**What the exercise asks**
Reproduce verbatim every line of the items, from the line containing "In the photo, of" through the end of the items, inclusive.

**Material for the task**

⁂

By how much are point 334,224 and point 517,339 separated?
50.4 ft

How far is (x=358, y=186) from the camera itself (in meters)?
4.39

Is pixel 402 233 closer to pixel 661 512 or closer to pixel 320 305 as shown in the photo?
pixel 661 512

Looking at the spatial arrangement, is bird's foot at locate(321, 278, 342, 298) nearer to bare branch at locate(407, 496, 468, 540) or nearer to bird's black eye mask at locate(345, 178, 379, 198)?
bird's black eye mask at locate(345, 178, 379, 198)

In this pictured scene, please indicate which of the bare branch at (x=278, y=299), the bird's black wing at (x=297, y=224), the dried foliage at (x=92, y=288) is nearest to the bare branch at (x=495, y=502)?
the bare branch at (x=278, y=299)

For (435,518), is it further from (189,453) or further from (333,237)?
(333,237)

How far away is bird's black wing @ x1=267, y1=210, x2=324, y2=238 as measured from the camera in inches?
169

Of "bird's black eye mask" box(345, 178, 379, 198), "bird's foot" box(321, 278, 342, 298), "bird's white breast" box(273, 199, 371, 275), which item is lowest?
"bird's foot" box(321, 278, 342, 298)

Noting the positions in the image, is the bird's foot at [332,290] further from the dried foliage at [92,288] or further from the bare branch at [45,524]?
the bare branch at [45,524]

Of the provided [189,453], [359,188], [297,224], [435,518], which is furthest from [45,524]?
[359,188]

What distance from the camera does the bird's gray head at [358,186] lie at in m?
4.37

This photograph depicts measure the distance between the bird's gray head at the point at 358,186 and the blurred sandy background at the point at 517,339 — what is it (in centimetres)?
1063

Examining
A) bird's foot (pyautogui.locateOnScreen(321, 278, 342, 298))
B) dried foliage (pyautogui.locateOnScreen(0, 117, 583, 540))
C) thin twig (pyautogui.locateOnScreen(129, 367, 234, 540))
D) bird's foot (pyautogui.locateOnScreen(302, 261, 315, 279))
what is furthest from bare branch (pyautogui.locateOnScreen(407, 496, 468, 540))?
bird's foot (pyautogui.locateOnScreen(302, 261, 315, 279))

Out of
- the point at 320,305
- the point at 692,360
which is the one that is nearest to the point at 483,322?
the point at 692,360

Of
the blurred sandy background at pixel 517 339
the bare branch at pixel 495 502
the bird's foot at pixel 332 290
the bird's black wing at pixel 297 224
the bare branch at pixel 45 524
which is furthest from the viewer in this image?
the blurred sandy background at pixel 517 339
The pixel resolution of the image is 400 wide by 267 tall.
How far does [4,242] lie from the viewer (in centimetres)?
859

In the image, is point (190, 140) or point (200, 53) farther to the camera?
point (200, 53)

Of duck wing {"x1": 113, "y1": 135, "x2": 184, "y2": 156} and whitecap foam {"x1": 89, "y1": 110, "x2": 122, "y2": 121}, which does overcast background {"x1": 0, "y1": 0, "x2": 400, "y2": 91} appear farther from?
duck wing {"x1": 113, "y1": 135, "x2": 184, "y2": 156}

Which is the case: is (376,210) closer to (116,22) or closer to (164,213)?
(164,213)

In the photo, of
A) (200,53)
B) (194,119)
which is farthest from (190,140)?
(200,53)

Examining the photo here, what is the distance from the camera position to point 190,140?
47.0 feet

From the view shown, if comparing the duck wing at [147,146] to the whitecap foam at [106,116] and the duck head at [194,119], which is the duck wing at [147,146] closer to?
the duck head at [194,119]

⁂

**Reply**
In the photo, of
A) (200,53)
B) (194,119)
which is farthest from (190,140)?
(200,53)

Examining the photo here, what is the distance from the camera position to point 190,140?
47.0 feet

From the view shown, if comparing the duck wing at [147,146] to the whitecap foam at [106,116] and the duck head at [194,119], which is the duck wing at [147,146] closer to?
the duck head at [194,119]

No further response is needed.